Her full band instrumentation stays behind her. It is her record and she is the star and focus of each cut. This factor actually requires some getting used to, and some significant pondering. So many blues songstresses, early on, sound dominated by the male musicians around them. She does not. She absolutely does not. And that's as it should be. A honey of a hussy of a release.



The Miles Davis Quintet

The Legendary Prestige Quintet Sessions

Prestige Records PRCD4-4444-2

www.concordmusicgroup.com




Those were the days, back when there were so many peaks to scale, and many scales to peak in small combo jazz. Those were the days when a quintet could astound listeners by finding strong, brash harmony between two instruments instead of sixteen, when the front and back lines of the band blurred, and could blur in more, better equipped studios, when it took a couple of days to make a record that would last forever, and Miles Davis was, to those in the know, king of this strange new world. There were thoughts that could be thought best or more easily with his music playing in the background. It was cool. It still is.



This is a great collection of first or second take masterpieces, and it's mandatory for a jazz CD collection not only for the recordings, but for the liner notes. When you obtain a set like this, you experience a level of music criticism higher than that found in most full length artist biographies. The booklet accompanying this four-CD set is a gorgeous, highly insightful and instructive work. Again, a must for the serious jazz collector. And cool.





Walter Trout and Friends

Full Circle

Ruf Records RUF1117

www.rufrecords.de




After thirty five years in the music business, five years since his last studio record, blues-rock guitar legend Walter Trout here reflects on the sounds that influenced him and the sounds through which he influenced others. Lending hands here are John Mayall, Coco Montoya, Jeff Healey, Guitar Shorty, James Harman, Richie Hayward, Junior Watson and several other luminaries from American and British blues royalty. The tunes are, well, typical of British blues, as is true of any Mayall alumnus going back to those true blue roots.

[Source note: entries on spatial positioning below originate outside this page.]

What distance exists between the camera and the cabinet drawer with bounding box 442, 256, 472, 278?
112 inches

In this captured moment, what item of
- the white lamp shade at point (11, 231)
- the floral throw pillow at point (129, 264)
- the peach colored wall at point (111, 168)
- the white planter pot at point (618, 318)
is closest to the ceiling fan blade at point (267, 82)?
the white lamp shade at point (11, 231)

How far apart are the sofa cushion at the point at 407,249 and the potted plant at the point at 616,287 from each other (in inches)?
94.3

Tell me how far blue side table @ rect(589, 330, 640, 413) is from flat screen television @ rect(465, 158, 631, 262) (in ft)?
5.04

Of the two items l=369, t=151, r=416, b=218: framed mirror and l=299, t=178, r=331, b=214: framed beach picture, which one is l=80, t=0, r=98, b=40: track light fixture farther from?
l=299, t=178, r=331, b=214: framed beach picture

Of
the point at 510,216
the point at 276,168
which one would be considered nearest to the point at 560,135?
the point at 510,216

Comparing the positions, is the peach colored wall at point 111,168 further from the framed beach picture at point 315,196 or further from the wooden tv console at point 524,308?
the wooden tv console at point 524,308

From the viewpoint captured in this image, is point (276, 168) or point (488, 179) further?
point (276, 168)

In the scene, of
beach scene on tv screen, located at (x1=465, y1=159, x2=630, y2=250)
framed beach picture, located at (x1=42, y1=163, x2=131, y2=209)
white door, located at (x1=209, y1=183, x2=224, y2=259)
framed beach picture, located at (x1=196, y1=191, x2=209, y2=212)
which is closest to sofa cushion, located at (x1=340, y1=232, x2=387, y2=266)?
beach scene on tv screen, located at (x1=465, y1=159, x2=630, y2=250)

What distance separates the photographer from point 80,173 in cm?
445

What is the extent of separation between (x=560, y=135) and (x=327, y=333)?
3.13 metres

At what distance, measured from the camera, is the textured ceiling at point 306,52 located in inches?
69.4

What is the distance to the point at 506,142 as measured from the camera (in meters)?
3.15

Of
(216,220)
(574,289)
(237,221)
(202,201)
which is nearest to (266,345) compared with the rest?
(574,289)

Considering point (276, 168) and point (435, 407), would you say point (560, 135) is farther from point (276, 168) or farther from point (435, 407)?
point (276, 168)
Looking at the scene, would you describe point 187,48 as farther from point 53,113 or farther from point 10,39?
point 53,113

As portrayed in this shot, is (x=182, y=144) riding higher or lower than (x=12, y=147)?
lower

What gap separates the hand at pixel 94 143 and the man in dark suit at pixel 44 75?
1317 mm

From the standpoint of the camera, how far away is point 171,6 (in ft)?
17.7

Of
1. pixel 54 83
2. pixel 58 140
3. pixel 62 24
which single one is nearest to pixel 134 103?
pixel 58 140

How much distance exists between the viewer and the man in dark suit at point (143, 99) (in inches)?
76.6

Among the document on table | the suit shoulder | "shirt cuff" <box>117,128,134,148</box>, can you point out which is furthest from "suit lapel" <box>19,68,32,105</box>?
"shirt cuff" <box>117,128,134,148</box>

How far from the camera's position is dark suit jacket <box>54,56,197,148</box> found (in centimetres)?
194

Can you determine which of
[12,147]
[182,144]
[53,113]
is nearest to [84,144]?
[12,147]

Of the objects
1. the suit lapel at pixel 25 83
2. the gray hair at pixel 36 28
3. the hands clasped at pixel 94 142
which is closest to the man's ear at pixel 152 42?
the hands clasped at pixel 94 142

The guitar work is stellar and precise, though the vocals are, after all these years, still failing to evoke the natural, easy passion of real blues. Oh well, that's a hallmark of British blues, and, though it sounds artificial, it's dead center of a real tradition, Other, better vocalists, including John Mayall himself, add more distinctive, real flavor to the record.

All in all, this is as good a British blues CD as you're likely to find this year. It is a fine, current anthology.